As for other stuff, it's still hot, very!
Went to Sammy's - that's the local sports bar - the Rockets lost in the first game of the West Coast Final, after being 16 up in the 2nd - tossers! But at least I know the terminology now. 2nd game is tonight, I'll have to go and cheer them on I suppose.
Pup still chilled.
Over and out Huston.
Here's the lads - 'a giant leap for mankind' and all that.
So we boldly went. Flushed with success from the ' Rockets ' famous victory - well done lads - we went to NASA to see some real rockets. WOW!!!
Did you know that we're all off to Mars? Nor me, but apparently that's the plan. Because the good old U,S of A made it to the moon, we're scheduled to be off around 2030. Don't pack your undies - got to think of the weight.
O.k. I know it's day 2, but give me a break - I been on a plane for 10 hours!
So, slept a bit. Ate at Denny's. Went bloody shopping. Checkout woman thought I was Norwegian! Do I look like a bloody Viking! Slept some more. Looked after the new puppy overnight. Slept again. Ate at Denny's. Avoided the shops in case I'm mistaken for a Lithuanian. Got man-flu. Slept. I thought illness was illegal on holiday! Slept a bit. God I feel lousy. New puppy bit my feet. There's sodding gratitude for you! It can sleep on it's own tonight. Might go to Denny's, then pop in to tell the checkout woman I'm from Azerbyjan. That ought to confuse her. Feeling a bit tired, may have a quick kip. No, you're right, I don't know how to spell Azerbyjan - what do us Norwegians care anyway!
...Yeah, passport, tickets all present and correct.
So, now I've just got to check in, on line - I've joined the technocological age.
What's this? How many bags? I don't bloody know, I ain't finished packing yet! We'll call it two eh? What's the worst that could happen? Well they might not let me on the plane for a start. I better make sure there really is only sodding two then! I wonder where the passport is?
No, I'm not getting stressed.
Eddie Black said last night I ought to allow more time to get to Heathrow. He can't possibly be right. Can he? Now what did I do with them tickets?
Hang on. What's that muffled screaming sound?
Well perhaps I shouldn't have packed Kate - I only wanted to make sure I knew where she was. That's more than I can say for the passport and tickets! I'll swear I had them only a few minutes ago.
She's not happy! Apparently it was a bit cramped. That suitcase ain't as big as it looks. Perhaps I put the tickets in there too. I'll unpack it again and take a look.
Do I need those shorts? It'll be hot. I've taken them out and put them back three times now. Can't say I like wearing them, not really my style. But still, the passport may be in the pocket - I'd better take them.
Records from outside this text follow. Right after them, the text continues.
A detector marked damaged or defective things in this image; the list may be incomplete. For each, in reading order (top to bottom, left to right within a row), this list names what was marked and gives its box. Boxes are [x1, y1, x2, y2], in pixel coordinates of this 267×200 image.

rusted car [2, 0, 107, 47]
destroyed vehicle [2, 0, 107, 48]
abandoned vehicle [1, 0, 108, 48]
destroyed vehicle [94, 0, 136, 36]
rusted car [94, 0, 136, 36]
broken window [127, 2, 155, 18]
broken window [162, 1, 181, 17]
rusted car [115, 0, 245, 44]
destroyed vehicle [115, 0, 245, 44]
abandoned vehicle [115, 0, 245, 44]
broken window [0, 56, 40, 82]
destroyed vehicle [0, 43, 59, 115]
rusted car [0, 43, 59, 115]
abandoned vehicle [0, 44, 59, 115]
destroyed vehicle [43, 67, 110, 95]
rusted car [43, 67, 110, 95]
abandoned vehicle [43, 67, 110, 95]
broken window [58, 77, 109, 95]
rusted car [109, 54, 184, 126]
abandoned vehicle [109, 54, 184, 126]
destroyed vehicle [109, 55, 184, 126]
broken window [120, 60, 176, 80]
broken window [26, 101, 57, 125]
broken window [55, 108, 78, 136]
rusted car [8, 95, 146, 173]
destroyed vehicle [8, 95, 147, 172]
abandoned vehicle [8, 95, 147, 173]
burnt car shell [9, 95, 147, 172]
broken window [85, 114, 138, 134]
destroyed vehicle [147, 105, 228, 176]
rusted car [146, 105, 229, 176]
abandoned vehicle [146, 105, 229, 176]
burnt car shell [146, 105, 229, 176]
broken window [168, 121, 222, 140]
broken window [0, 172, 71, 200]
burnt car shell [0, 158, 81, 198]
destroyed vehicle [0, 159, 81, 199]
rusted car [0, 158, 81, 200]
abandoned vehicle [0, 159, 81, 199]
No really, I'm not too stressed. I wonder where the tickets are?
She's still going on. Honestly! I had to unpack her stuff to get her in the case. O.k. I was going to leave most of it behind - does she really need more than two tee shirts! There are after all only two cases we can take now.
I wonder if she's hidden my passport out of spite?
Thinking about it, who the hell wants to know how many cases I'm taking anyway. British Airways? The U.S. government? Barack bloody Obama? Perhaps he's got the tickets!
There's only twelve hours left to sort this mess out. If I say two cases, does it really mean two? Surely there must be a bit of leeway in the system! You know what they're like in American immigration, I could end up on death row!
I swear I had my passport. I remember printing out the tickets. What was the problem with the old days when they sent them through the post? There was never all this cowing trouble!
NO I'M NOT FUCKING STRESSED!!!!!
So - only one week to go! At this time next week I'll be somewhere over the Atlantic - yippee!
Of course I'm busy, busy, busy trying to think of stuff to get done before then and to that end I've spent all day dossing about, doing not much at all.
Except - yes, I took the plunge and sent in an entry for the Bridport Prize, flash fiction section.
I've ummed and arred about it for weeks. I've tweaked it here - an extra comma, I've tweaked it there - get rid of that boring bit! Not much scope for over-egging the pudding in a set limit of 250 words.
So wish me luck - I'll let you know that I've definitely lost in September, then you can read it and laugh at my foolish optimism. And at the waste of a seven pound entry fee!
If all goes well, I'll be able to let you know what I haven't been doing tomorrow as well.
(And who thought of putting an 'i' between 'to' and 'let'? Please don't - it's just not funny!)